> EXTRACT PROVIDED:

1 Tamworth pig can plough up to 60 acres in a year
Rewilding on a small scale is about making a difference in a different way. One person can become two, two can become a crowd, a crowd can start to make fundamental societal change. That domino effect is vital. And while it’s critical that we help nature recover on a large scale across Britain, taking action on a small scale, whether that’s a garden or a few hundred acres, plays an important role in helping nature, especially if you can join up with others to go large.
Working with others, whether it’s your neighbours or your local allotment group, is one of the best ways of increasing the cumulative, positive impacts of rewilding. Rewilding a window box, or an acre or two, starts to have an impact when 10,000 other people do the same. If you have 500 acres, and you team up with another three neighbours who have 500 acres, then you have the basis of a very significant rewilding ecological network.
In large-scale projects, generally upwards of 1,500 acres, you can aim to restore the bigger natural processes and minimise human intervention. As you come down in scale, the need for human management increases. Instead of letting grazing animals wander freely, you’ll have to manually keep them on the move from one location to another. If your land is only a few tens of acres, you might not want permanent grazers at all, when you consider that one Tamworth pig at the Knepp Estate ploughs around 60 acres a year!

> COLLECTED DATA:
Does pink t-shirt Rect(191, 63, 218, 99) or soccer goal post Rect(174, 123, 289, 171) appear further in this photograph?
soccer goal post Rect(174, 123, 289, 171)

> REQUIRED WORK:
- a) Does each statement agree with the rewilding text? Give yes or no for each, with the deciding words quoted from it. (i) Large-scale projects are generally upwards of 1,500 acres. (ii) The need for human management decreases as the scale of the land gets smaller. (iii) One Tamworth pig at the Knepp Estate ploughs around 60 acres a year.
- b) Please duplicate the rewilding text between "1 Tamworth pig" and "to go large.", inclusive.
- c) According to the rewilding text, what might you not want at all if your land is only a few tens of acres?
Answer from the rewilding text alone.

> WRITTEN ANSWERS:
- a)
(i) Yes: "In large-scale projects, generally upwards of 1,500 acres"
(ii) No: "As you come down in scale, the need for human management increases."
(iii) Yes: "one Tamworth pig at the Knepp Estate ploughs around 60 acres a year!"

- b)
1 Tamworth pig can plough up to 60 acres in a year
Rewilding on a small scale is about making a difference in a different way. One person can become two, two can become a crowd, a crowd can start to make fundamental societal change. That domino effect is vital. And while it’s critical that we help nature recover on a large scale across Britain, taking action on a small scale, whether that’s a garden or a few hundred acres, plays an important role in helping nature, especially if you can join up with others to go large.

- c) Permanent grazers.